Instructions for the task
Can you reproduce the items below word for word, starting with the line containing "How far apart" and continuing through the line containing "416 centimetres", with both of those lines included and the pictures left out?

Spatial relation data:

----

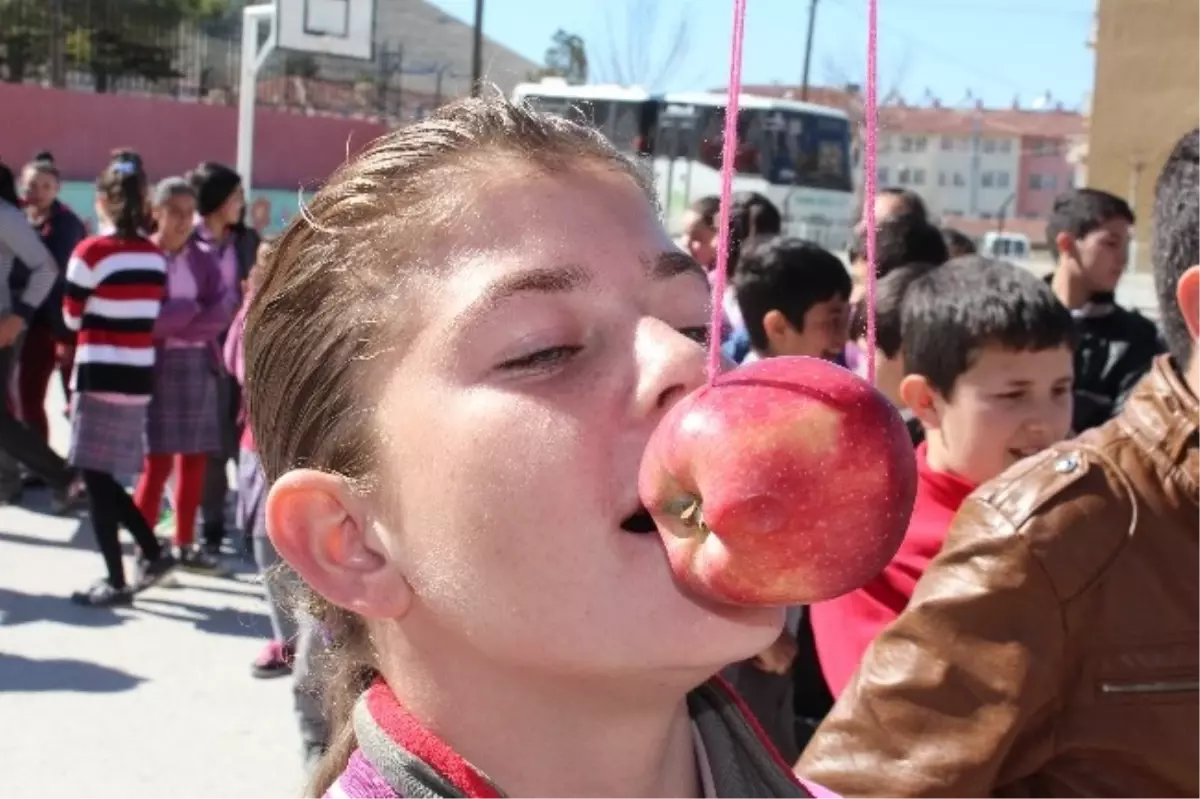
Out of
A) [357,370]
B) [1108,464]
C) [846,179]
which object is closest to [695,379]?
[357,370]

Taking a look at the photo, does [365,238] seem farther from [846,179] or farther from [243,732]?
[846,179]

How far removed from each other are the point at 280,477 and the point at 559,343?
39 centimetres

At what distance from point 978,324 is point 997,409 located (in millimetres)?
182

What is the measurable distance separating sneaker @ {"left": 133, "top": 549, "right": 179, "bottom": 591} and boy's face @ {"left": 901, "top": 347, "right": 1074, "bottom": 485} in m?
4.26

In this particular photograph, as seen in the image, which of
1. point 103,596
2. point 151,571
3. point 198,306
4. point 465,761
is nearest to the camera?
point 465,761

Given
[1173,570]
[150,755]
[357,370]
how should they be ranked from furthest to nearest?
1. [150,755]
2. [1173,570]
3. [357,370]

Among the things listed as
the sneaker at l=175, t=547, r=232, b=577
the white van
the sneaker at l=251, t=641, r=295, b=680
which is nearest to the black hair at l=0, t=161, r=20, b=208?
the sneaker at l=175, t=547, r=232, b=577

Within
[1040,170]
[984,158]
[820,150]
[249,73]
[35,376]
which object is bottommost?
[35,376]

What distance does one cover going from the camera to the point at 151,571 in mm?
6102

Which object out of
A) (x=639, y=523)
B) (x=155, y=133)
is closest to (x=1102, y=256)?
(x=639, y=523)

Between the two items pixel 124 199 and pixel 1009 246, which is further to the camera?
pixel 1009 246

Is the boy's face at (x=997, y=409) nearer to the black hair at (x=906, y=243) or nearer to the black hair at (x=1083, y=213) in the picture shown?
the black hair at (x=906, y=243)

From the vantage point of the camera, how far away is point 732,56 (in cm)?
90

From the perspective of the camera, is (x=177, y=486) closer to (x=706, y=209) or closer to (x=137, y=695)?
(x=137, y=695)
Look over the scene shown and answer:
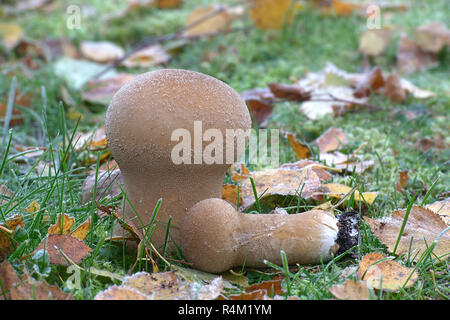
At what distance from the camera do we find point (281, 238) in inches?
52.7

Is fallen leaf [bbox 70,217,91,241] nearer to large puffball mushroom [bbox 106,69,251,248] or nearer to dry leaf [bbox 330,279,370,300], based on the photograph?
large puffball mushroom [bbox 106,69,251,248]

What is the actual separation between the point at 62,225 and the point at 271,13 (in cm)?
282

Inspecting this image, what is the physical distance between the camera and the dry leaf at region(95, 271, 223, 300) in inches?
45.6

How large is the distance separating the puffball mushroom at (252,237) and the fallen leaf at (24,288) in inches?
14.6

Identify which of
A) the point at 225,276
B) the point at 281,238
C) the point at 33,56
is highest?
the point at 33,56

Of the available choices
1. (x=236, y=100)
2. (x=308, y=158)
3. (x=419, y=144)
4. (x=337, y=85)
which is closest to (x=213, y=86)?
(x=236, y=100)

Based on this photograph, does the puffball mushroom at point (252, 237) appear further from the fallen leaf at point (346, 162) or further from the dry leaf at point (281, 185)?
A: the fallen leaf at point (346, 162)

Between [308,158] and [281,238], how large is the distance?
2.76ft

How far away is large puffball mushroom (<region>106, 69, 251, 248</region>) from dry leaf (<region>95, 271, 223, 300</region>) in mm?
181

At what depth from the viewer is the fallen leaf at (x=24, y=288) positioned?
1091 millimetres

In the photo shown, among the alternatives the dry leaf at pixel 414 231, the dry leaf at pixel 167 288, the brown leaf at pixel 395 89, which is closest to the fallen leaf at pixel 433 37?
the brown leaf at pixel 395 89

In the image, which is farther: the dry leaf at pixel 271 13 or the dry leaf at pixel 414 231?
the dry leaf at pixel 271 13

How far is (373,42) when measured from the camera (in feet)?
10.9
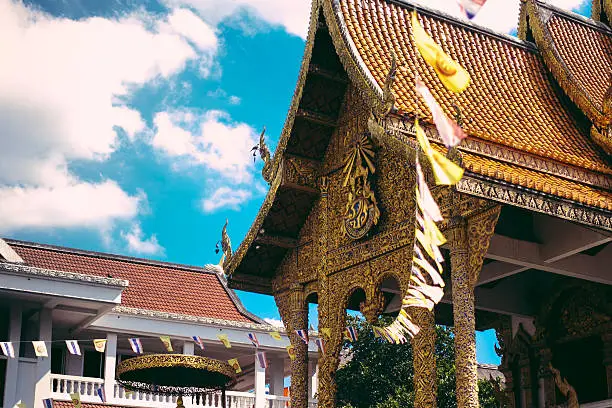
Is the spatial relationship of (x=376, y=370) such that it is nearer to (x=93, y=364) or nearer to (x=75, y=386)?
(x=93, y=364)

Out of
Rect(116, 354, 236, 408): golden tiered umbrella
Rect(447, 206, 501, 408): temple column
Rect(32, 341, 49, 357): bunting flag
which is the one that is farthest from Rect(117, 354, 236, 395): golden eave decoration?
Rect(447, 206, 501, 408): temple column

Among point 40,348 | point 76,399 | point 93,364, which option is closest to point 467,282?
point 40,348

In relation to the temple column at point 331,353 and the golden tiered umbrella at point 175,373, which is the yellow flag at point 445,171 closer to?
the temple column at point 331,353

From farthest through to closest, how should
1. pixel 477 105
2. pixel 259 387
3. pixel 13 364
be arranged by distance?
pixel 259 387
pixel 13 364
pixel 477 105

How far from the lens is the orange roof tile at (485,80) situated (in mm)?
12766

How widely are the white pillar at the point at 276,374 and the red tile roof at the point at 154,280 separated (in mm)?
1236

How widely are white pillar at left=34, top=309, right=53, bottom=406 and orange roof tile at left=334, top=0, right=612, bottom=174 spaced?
436 inches

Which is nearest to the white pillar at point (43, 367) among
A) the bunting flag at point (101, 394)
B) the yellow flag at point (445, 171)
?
the bunting flag at point (101, 394)

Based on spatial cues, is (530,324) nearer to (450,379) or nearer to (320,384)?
(320,384)

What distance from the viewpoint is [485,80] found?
14188 mm

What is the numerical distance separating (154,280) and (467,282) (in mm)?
16719

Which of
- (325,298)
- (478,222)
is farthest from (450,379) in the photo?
(478,222)

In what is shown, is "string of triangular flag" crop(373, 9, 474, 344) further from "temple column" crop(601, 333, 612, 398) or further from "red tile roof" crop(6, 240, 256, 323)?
"red tile roof" crop(6, 240, 256, 323)

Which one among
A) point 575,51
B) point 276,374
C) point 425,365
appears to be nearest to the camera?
point 425,365
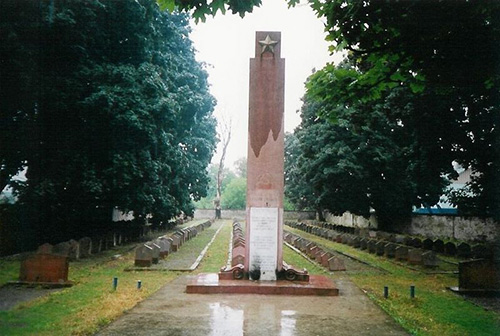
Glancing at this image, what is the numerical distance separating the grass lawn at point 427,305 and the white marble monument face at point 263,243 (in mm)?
2682

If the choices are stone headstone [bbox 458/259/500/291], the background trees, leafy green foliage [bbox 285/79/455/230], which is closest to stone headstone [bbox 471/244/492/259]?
leafy green foliage [bbox 285/79/455/230]

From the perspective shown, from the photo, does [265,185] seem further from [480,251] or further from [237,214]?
[237,214]

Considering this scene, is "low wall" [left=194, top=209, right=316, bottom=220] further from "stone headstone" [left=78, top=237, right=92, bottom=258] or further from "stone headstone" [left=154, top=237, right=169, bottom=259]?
"stone headstone" [left=78, top=237, right=92, bottom=258]

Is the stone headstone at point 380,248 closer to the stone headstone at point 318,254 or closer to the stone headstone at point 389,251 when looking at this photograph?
the stone headstone at point 389,251

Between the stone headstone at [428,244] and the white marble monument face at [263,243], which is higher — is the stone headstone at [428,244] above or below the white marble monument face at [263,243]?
below

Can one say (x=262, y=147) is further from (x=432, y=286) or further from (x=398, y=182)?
(x=398, y=182)

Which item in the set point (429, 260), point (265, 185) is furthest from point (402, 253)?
point (265, 185)

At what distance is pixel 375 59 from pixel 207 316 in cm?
728

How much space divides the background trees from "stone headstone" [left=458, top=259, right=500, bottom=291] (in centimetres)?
1299

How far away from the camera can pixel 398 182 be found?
3284cm

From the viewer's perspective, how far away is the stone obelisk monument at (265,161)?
11.2 m

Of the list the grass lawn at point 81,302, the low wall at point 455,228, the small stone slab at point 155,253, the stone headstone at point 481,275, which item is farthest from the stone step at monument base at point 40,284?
the low wall at point 455,228

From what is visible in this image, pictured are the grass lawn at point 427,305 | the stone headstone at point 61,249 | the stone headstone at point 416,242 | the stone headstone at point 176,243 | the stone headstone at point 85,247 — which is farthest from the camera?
the stone headstone at point 416,242

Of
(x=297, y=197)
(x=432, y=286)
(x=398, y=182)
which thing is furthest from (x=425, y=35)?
(x=297, y=197)
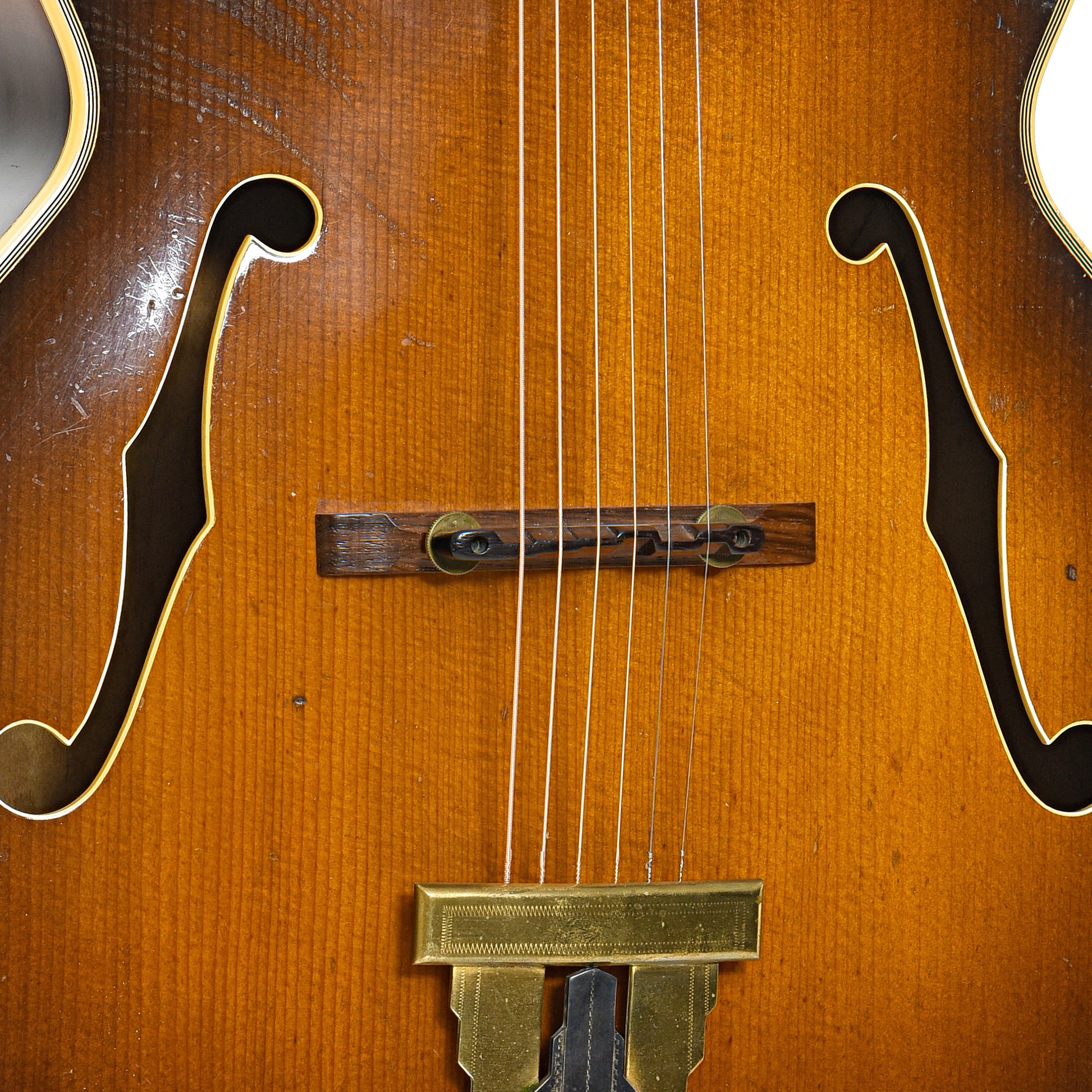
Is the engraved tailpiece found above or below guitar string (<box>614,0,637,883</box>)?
below

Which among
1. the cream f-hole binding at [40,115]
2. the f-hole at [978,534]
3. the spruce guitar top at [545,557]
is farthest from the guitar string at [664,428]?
the cream f-hole binding at [40,115]

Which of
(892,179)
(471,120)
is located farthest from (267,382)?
(892,179)

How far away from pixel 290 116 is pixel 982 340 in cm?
50

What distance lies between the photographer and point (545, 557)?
0.69m

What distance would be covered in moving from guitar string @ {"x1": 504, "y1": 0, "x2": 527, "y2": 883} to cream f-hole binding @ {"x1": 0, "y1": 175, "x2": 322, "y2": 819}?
0.14m

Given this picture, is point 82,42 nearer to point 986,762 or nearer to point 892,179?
point 892,179

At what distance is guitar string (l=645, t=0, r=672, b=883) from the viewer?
715 mm

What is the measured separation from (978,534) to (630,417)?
11.1 inches

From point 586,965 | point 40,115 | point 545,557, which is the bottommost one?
point 586,965

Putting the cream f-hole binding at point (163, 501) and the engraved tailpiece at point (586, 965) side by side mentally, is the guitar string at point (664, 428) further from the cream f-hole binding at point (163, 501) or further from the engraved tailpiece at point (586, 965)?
the cream f-hole binding at point (163, 501)

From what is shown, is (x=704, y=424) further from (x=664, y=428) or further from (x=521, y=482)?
(x=521, y=482)

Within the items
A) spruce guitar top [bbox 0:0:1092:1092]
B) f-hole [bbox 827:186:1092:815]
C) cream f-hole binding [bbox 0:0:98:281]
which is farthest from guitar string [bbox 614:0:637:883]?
cream f-hole binding [bbox 0:0:98:281]

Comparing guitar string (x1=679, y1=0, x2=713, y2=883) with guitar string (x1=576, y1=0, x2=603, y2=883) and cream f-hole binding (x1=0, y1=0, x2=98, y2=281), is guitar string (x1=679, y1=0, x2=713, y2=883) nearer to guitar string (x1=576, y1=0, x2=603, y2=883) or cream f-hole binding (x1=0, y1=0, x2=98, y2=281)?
guitar string (x1=576, y1=0, x2=603, y2=883)

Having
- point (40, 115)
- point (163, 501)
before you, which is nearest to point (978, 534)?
point (163, 501)
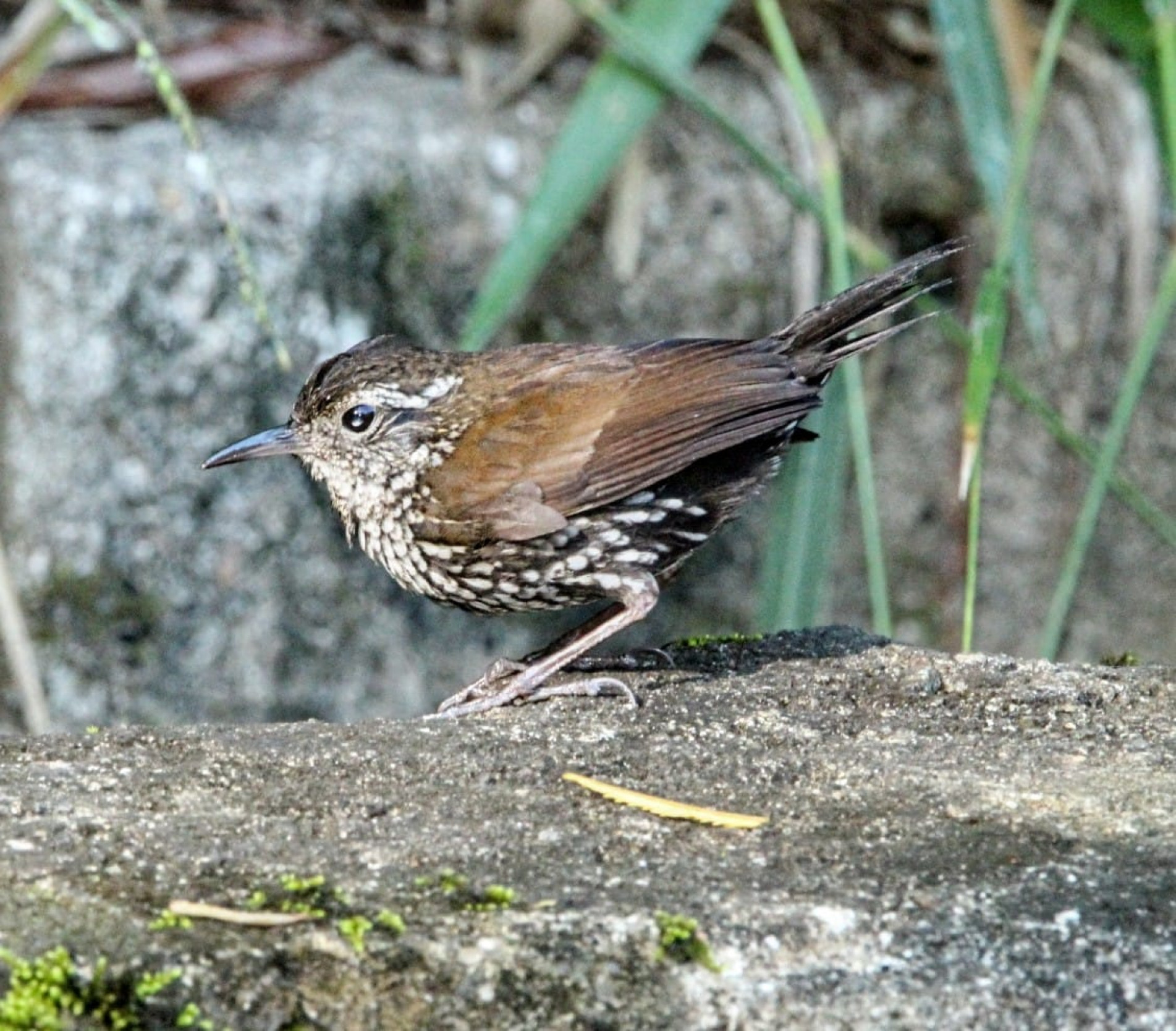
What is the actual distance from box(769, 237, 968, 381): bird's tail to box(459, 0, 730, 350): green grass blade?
0.82 meters

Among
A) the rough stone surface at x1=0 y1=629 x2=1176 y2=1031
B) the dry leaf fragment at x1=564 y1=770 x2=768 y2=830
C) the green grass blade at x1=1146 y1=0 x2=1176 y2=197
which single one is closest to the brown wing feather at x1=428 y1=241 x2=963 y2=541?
the rough stone surface at x1=0 y1=629 x2=1176 y2=1031

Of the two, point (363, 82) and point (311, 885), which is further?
point (363, 82)

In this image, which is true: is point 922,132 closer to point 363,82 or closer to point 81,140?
point 363,82

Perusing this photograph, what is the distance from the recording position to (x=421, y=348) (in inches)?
190

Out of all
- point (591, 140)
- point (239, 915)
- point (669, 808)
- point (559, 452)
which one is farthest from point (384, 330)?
point (239, 915)

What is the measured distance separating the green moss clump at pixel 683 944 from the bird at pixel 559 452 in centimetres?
151

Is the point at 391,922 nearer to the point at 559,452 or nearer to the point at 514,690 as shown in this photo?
the point at 514,690

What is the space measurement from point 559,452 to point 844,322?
75cm

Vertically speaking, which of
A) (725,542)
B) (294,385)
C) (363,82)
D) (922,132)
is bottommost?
(725,542)

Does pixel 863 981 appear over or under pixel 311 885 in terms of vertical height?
→ under

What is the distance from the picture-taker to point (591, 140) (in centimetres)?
529

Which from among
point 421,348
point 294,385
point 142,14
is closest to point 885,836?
point 421,348

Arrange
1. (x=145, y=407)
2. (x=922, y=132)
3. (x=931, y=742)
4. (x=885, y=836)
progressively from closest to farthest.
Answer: (x=885, y=836)
(x=931, y=742)
(x=145, y=407)
(x=922, y=132)

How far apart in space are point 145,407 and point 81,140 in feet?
2.99
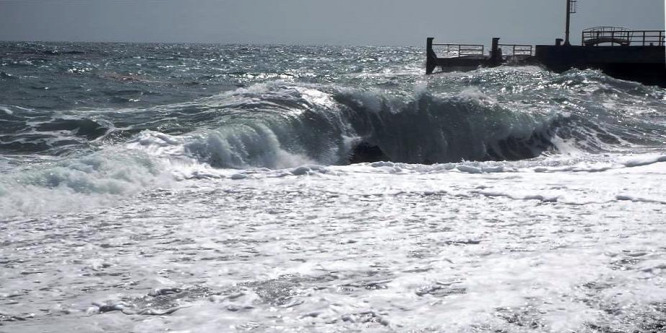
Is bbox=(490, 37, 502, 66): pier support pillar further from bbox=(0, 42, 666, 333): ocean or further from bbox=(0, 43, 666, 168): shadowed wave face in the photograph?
bbox=(0, 42, 666, 333): ocean

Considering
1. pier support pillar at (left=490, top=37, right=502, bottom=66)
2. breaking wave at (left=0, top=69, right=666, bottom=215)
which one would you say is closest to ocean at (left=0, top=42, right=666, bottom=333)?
breaking wave at (left=0, top=69, right=666, bottom=215)

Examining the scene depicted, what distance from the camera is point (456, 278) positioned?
4.75m

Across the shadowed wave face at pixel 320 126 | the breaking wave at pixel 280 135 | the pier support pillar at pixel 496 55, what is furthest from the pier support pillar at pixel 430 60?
the breaking wave at pixel 280 135

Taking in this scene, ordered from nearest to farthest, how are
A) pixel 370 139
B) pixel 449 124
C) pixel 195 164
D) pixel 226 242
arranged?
pixel 226 242 < pixel 195 164 < pixel 370 139 < pixel 449 124

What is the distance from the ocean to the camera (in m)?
4.16

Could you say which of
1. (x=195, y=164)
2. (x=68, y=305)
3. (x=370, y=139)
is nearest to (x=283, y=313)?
(x=68, y=305)

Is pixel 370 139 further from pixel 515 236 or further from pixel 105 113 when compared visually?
pixel 515 236

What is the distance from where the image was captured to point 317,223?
6.40 metres

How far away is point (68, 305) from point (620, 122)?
14.7 metres

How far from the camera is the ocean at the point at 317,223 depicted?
416 centimetres

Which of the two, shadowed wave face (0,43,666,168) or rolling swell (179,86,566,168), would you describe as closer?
rolling swell (179,86,566,168)

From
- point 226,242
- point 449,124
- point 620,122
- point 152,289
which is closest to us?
point 152,289

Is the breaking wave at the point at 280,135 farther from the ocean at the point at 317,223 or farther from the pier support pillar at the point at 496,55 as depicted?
the pier support pillar at the point at 496,55

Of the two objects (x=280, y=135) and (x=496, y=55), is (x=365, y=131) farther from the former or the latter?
(x=496, y=55)
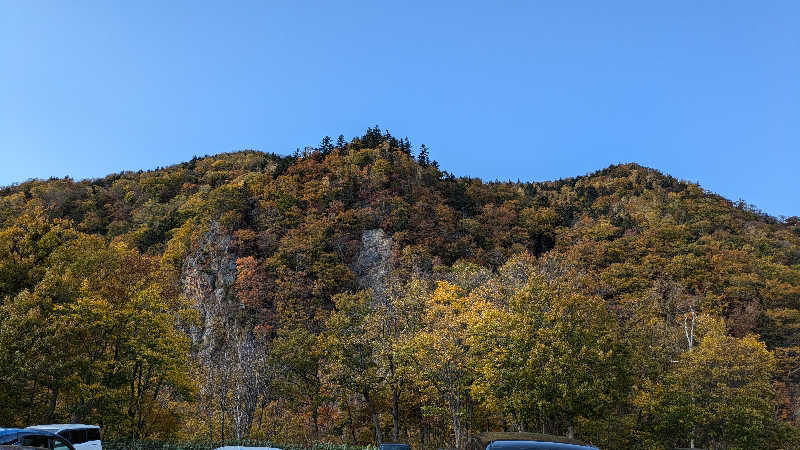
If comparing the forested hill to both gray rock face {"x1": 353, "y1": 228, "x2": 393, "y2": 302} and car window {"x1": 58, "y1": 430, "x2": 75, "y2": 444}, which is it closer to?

----

Answer to the task
How far apart in space are point 145,407 and point 81,140 in feet?
2.99
Is bbox=(490, 37, 502, 66): pier support pillar further from bbox=(0, 42, 666, 333): ocean or further from bbox=(0, 43, 666, 168): shadowed wave face in the photograph?
bbox=(0, 42, 666, 333): ocean

Considering
1. pier support pillar at (left=490, top=37, right=502, bottom=66)
2. breaking wave at (left=0, top=69, right=666, bottom=215)
which one would you say is closest to ocean at (left=0, top=42, right=666, bottom=333)?
breaking wave at (left=0, top=69, right=666, bottom=215)

Examining the scene depicted, what distance from the camera is point (456, 278) positioned?
4.75m

Across the shadowed wave face at pixel 320 126 | the breaking wave at pixel 280 135 | the pier support pillar at pixel 496 55, what is furthest from the pier support pillar at pixel 430 60?
the breaking wave at pixel 280 135

Taking in this scene, ordered from nearest to farthest, how are
A) pixel 370 139
B) pixel 449 124
C) pixel 195 164
D) pixel 226 242
arranged?
pixel 226 242 < pixel 195 164 < pixel 370 139 < pixel 449 124

What is the distance from the ocean to the camera (in m)?
4.16

Could you say which of
1. (x=195, y=164)
2. (x=68, y=305)
3. (x=370, y=139)
is nearest to (x=283, y=313)?
(x=68, y=305)

Is pixel 370 139 further from pixel 515 236 or further from pixel 105 113 when compared visually?
pixel 515 236

What is the distance from where the image was captured to point 317,223?
6.40 metres

How far away is point (68, 305) from point (620, 122)?
14.7 metres

How far from the camera is the ocean at the point at 317,223 depicted?
416 centimetres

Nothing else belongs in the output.